OPALS IN ESTATE JEWELRY AND VINTAGE JEWELRY

BIRTHDAYS AND ANNIVERSARIES
Opal is the birthstone for October and is the 14th year wedding anniversary stone.

ORIGIN OF NAME
The name opal is derived from the Sanskrit word "Upala" which meant precious stone. This evolved into the Latin name for opals, "Opalus".

VALUE
Opals have always appealed to admirers for their play of color or their shifting colors under movement and different lights. Opals range in color from white to black. The most prized are black opals with an intense play of color. Also important in the color of play is the dominant color and the color that is most abundant. The most valued color is intense red, followed by orange, green and blue. Blue is the most common color shown. Play of color is measured when the stone is viewed face up. The brighter and more brilliant an opal the greater value it will have.

VIEW OUR OPAL ESTATE JEWELRY COLLECTION
Estate Jewelry - Opals
Edwardian Antique Heart Shaped Opal Brooch in Platinum
Big Opal 14kt yellow gold ruby ring with intense colour of play
Vintage Tamara Asher Autralian Opal Topaz Ring
Estate Colorful Dark Opal Ring

HISTORY
The oldest opal mine is thought to be in Czechoslovakia (formerly Hungary). The mine is thought to have worked since the 14th century, but some documentation suggests it may have been earlier.

FORMATION
Opal is formed from fossil matter from shells, bones and wood caught in cavities and cracks in near-surface volcanic rock. It is formed in or near volcanic ash by percolating water that dissolves silica and then precipitates opal.

-- Requests --
1. Which colors does the opal text rank by value, from most to least valued?
2. Can you retype the lines of the listing between the lines holding "At what distance" and "Between [15,118] and", inclusive?

-- Data supplied --

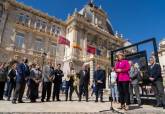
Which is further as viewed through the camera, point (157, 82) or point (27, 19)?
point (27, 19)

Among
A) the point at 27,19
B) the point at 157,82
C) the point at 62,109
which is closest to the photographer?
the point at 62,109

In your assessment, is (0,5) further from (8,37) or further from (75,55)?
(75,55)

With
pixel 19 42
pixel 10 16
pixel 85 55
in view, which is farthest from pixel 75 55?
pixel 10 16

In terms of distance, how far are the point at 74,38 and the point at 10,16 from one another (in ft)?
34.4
==
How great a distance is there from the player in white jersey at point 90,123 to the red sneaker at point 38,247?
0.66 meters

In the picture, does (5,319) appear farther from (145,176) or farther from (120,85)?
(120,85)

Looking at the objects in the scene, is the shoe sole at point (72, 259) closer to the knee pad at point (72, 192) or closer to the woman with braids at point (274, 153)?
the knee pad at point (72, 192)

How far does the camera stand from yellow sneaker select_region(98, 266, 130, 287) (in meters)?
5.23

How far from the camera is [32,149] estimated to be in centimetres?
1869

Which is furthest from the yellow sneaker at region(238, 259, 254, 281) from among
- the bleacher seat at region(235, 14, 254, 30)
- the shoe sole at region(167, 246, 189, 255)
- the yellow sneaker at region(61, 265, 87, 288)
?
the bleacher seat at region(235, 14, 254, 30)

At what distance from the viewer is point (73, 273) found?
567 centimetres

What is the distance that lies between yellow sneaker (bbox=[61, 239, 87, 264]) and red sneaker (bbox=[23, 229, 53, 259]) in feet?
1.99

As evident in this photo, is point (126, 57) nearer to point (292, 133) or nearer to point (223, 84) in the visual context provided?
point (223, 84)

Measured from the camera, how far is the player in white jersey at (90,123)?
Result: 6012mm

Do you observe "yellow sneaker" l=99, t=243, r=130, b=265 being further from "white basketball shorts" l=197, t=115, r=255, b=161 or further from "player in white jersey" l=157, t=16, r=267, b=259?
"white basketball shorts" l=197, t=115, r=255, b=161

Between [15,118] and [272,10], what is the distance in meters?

-- Answers below --
1. Intense red, orange, green, blue

2.
At what distance from the viewer is point (73, 273) found?
567 centimetres

What is the distance that lies between yellow sneaker (bbox=[61, 239, 87, 264]) and red sneaker (bbox=[23, 229, 53, 259]) in feet?
1.99

As evident in this photo, is point (126, 57) nearer to point (292, 133) or nearer to point (223, 84) in the visual context provided?
point (223, 84)

Measured from the camera, how far is the player in white jersey at (90,123)?
Result: 6012mm

Do you observe "yellow sneaker" l=99, t=243, r=130, b=265 being further from "white basketball shorts" l=197, t=115, r=255, b=161 or further from "player in white jersey" l=157, t=16, r=267, b=259?
"white basketball shorts" l=197, t=115, r=255, b=161

Between [15,118] and [272,10], what is the distance in meters?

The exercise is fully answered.